Many authors have made the argument about the increased potential for staging with ePLND in regard to stratification of patient who may need adjuvant chemotherapy after surgery. However, to date there is no level I evidence that strongly supports adjuvant chemotherapy affecting survival in the postoperative setting. However a small retrospective series from Steinberg et al. that demonstrated that patients with lymph node metastases who received chemotherapy lived six times longer than patient who did not receive chemotherapy (48 versus 8 months, p < 0.0001) [13]. The benefit of adjuvant chemotherapy remains controversial; however, extended staging lymphadenectomy may be important for identifying patients at high risk patients for recurrence. The incidence of patients with nodal positive disease likely increases with a total of number of lymph nodes removed [12]. USC popularized the concept of lymph node density, which was defined as the total number of positive lymph nodes divided by the total number of lymph nodes taken. Lymph node densities greater than 20 % demonstrated an increased risk of death versus patients with a lymph node density less than 20 % (17 versus 43 % 10-year recurrence-free survival) [14]. It has been well established in the literature that the number of lymph nodes that will be reported is dependent on the pathologic processing [15–17]. A number of studies have demonstrated that increased node counts will be reported along with increased positive node detection with the increased number of specimens packet sent [15–17]. There is the potential concern that extended lymph node dissection increases the potential complication rate with radical cystectomy.
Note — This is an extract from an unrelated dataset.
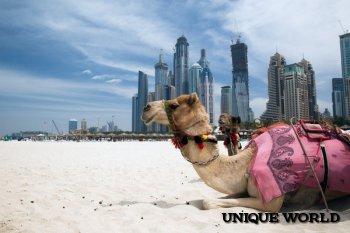 Дубаи туристический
Brössner et al. performed a prospective study looking at 92 consecutive patients who underwent radical cystectomy with 46 undergoing a standard LND versus 46 undergoing an extended LND. There was no difference in 30-day morbidity between the two groups. The extended lymphadenectomy clearly increases the operative time; however, this is not translated to increase morbidity or mortality in the literature [18]. Nevertheless, the oncologic gains from the extended template must be balanced against the additional time required that may relate to overall anesthetic time and subsequent thromboembolic risk, accumulation of lymphoceles, risk for vascular injury, and temporary or permanent lower extremity edema.
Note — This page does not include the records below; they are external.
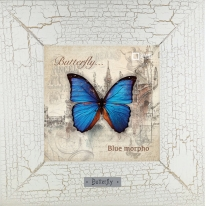 Blue morpho картина бабочки 18х18 см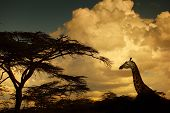 Giraffe in savanna at sunset. Kenya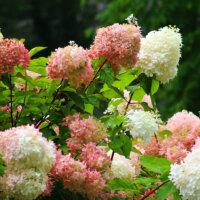 Rispenhortensie in Weiß und Rosa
Extended Pelvic Lymph Node Dissection Technique: Making the Transition with Robot-Assisted Platforms
Surgical training for robot-assisted radical cystectomy with extended pelvic lymph node dissection is best rooted in robot-assisted radical prostatectomy [19], first starting with cases that require only a limited node dissection and progressing to an extended template for high risk disease. The latter requires an understanding of the familiar obturator fossa anatomy in which the main task is to retrieve the lymph nodes from under the iliac vein from the distal landmark of the node of Cloquet and proximally to somewhere near the hypogastric artery. Laterally the border is the pelvic sidewall, and inferior is the obturator nerve, which must be preserved. From observing other surgeons and personal experience, it is clear that the distal node of Cloquet is often visible and fairly easy to obtain but likely drains the leg and less often involved with pelvic cancers. However the more proximal tissue in and around the obturator nerve as is passes lateral to the iliac vein is much more difficult to retrieve, and there is tremendous variability in how persistent surgeons are in working for these lymph nodes. These nodes, however, are very close to the hypogastric artery and a common landing site for prostate and bladder cancers.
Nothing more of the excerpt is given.